EXTRACT.

* BEGIN *

NCERT Solutions Chapter 8 - Quadrilaterals (II), Class 9, Maths

NCERT Solutions for Class 9 Maths Chapter 8 - Chapter 8 - Quadrilaterals (II),

Exercise 8.2

1. ABCD is a quadrilateral in which P, Q, R and S are mid-points of the sides AB, BC, CD and DA (see Fig 8.29). AC is a diagonal. Show that :
(i) SR || AC and SR = 1/2 AC
(ii) PQ = SR
(iii) PQRS is a parallelogram.

(i) In ΔDAC,
R is the mid point of DC and S is the mid point of DA.
Thus by mid point theorem, SR || AC and SR = 1/2 AC

(ii) In ΔBAC,
P is the mid point of AB and Q is the mid point of BC.
Thus by mid point theorem, PQ || AC and PQ = 1/2 AC
also, SR = 1/2 AC
Thus, PQ = SR

(iii) SR || AC - from (i)
and, PQ || AC - from (ii)
⇒ SR || PQ - from (i) and (ii)
also, PQ = SR
Thus, PQRS is a parallelogram.

2. ABCD is a rhombus and P, Q, R and S are the mid-points of the sides AB, BC, CD and DA respectively. Show that the quadrilateral PQRS is a rectangle.

Given,
ABCD is a rhombus and P, Q, R and S are the mid-points of the sides AB, BC, CD and DA respectively.
To Prove,
PQRS is a rectangle.
Construction,
AC and BD are joined.

* END *

ENTRIES SHOWN.
* BEGIN *

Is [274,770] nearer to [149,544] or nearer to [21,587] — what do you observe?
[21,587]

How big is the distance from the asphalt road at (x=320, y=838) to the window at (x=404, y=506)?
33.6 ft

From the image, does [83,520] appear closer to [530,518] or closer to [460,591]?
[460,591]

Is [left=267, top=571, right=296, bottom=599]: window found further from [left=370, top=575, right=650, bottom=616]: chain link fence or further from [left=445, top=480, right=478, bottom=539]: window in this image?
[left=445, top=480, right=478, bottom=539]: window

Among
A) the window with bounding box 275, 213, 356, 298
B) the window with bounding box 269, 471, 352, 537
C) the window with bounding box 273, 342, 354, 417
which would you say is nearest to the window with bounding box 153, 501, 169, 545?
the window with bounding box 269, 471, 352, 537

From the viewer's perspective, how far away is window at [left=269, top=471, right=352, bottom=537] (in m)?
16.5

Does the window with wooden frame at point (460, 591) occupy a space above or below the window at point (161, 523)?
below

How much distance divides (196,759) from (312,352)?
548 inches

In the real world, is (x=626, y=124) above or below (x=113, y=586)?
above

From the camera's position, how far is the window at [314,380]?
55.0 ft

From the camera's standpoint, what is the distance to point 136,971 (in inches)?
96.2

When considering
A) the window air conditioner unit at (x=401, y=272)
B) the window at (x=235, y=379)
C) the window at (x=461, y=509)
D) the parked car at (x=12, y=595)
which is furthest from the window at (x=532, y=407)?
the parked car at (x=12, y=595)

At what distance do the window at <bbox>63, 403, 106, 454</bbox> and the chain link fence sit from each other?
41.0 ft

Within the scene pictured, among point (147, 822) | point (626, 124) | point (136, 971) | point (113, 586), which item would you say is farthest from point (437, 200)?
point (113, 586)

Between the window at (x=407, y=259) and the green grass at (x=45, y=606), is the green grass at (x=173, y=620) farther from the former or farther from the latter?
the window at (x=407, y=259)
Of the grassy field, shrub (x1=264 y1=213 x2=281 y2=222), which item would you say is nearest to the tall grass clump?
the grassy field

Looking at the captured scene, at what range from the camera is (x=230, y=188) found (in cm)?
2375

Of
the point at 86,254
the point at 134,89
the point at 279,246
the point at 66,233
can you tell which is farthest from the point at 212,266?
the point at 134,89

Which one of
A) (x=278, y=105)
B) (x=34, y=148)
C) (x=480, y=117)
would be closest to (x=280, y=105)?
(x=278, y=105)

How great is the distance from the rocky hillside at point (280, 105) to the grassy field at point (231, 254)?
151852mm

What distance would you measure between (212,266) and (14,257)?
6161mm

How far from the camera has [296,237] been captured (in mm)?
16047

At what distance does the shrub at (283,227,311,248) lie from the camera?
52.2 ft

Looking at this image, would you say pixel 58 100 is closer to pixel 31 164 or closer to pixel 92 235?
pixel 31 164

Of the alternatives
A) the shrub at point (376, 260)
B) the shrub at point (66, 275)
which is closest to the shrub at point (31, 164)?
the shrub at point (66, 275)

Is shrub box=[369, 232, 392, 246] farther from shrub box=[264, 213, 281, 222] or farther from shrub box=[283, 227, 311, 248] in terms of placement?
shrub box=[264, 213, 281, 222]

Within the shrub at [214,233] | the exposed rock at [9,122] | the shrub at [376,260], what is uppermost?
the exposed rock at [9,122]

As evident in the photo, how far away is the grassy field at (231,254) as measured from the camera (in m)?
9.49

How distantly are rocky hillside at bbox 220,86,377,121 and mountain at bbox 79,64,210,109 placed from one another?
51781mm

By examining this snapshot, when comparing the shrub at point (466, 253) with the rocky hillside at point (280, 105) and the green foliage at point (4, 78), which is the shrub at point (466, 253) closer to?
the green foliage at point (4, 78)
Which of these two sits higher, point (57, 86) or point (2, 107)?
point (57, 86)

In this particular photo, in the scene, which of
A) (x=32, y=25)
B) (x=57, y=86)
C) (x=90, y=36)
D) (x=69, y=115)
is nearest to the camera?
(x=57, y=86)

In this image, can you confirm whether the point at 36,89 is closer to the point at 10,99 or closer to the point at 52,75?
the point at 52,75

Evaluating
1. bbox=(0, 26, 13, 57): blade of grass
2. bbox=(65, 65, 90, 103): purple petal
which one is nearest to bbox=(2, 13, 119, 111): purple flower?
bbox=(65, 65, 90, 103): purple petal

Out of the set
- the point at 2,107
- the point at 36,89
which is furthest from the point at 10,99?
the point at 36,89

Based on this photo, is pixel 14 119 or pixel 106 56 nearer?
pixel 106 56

* END *

REQUIREMENTS.
**a)** Reproduce the part of the quadrilaterals solutions that opens with the words containing "1. ABCD is a" and closes with "(iii) PQRS is a parallelogram.".
**b)** In the quadrilaterals solutions, what is joined as the construction for the rhombus problem?
The listing plays no part in this work.

RESULTS OF THE EXERCISE.
**a)**
1. ABCD is a quadrilateral in which P, Q, R and S are mid-points of the sides AB, BC, CD and DA (see Fig 8.29). AC is a diagonal. Show that :
(i) SR || AC and SR = 1/2 AC
(ii) PQ = SR
(iii) PQRS is a parallelogram.

**b)** AC and BD are joined.